Suatu ketika dia sakit punggung. Suatu kali dia menjadi korban harapan, lain kali
menjadi korban tabloid. Suatu kali dia kehilangan seorang teman karena teman itu jatuh cinta dan dia tidak. Suatu kali dia makan terlalu dekat dengan pertandingan. Suatu saat dia terlalu gemuk, di lain waktu terlalu kurus. Suatu saat terlalu dingin, di lain waktu terlalu panas.

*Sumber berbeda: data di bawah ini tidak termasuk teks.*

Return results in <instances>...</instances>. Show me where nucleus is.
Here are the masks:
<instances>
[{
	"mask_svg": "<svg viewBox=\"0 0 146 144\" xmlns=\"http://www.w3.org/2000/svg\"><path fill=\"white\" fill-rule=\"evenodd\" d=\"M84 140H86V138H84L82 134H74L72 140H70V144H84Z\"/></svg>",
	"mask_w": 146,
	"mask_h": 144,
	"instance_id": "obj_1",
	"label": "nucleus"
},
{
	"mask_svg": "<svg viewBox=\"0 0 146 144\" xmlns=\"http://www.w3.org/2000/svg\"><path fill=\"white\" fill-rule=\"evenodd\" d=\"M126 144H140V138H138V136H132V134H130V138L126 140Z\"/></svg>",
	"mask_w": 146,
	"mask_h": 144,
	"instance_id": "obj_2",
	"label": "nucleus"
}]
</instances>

Satu kali dia kurang terlatih, di lain waktu dia terlalu terlatih.
Kekalahannya yang paling menyakitkan, dan yang masih membuatnya terjaga sepanjang malam, adalah kekalahannya di Prancis Terbuka 1984. Mengapa dia kalah setelah memimpin Ivan Lendl dua set tanpa hasil? Menurut McEnroe, itu bukan
salahnya. Seorang juru kamera NBC telah melepas headset-nya dan sebuah suara mulai datang dari sisi lapangan.
Bukan salahnya. Jadi dia tidak berlatih untuk meningkatkan kemampuannya berkonsentrasi atau mengontrol emosinya.
John Wooden, pelatih bola basket legendaris, mengatakan bahwa Anda tidak gagal sampai Anda mulai disalahkan. Maksudnya adalah Anda masih bisa belajar dari kesalahan Anda sampai Anda menyangkalnya.
Ketika Enron, raksasa energi, gagal—digulingkan oleh budaya arogansi
— salah siapa itu? Bukan milikku, tegas Jeffrey Skilling, CEO dan penduduk jenius. Itu adalah kesalahan dunia. Dunia tidak menghargai apa yang coba dilakukan Enron.
Bagaimana dengan penyelidikan Departemen Kehakiman atas penipuan perusahaan besar-besaran? Sebuah "perburuan penyihir."
Jack Welch, CEO yang berpikiran berkembang, memiliki reaksi yang sama sekali berbeda terhadap salah satu kegagalan General Electric. Pada tahun 1986, General Electric membeli Kidder, Peabody, sebuah perusahaan perbankan investasi Wall Street. Segera setelah
kesepakatan ditutup, Kidder, Peabody terkena skandal perdagangan orang dalam yang besar.
Beberapa tahun kemudian, musibah kembali menimpa Joseph Jett, seorang pedagang
yang melakukan banyak perdagangan fiktif, hingga ratusan juta, untuk memompa bonusnya. Welch menelepon empat belas rekan top GE-nya untuk memberi tahu mereka kabar buruk dan meminta maaf secara pribadi. “Saya menyalahkan diri saya sendiri atas bencana itu,” kata Welch.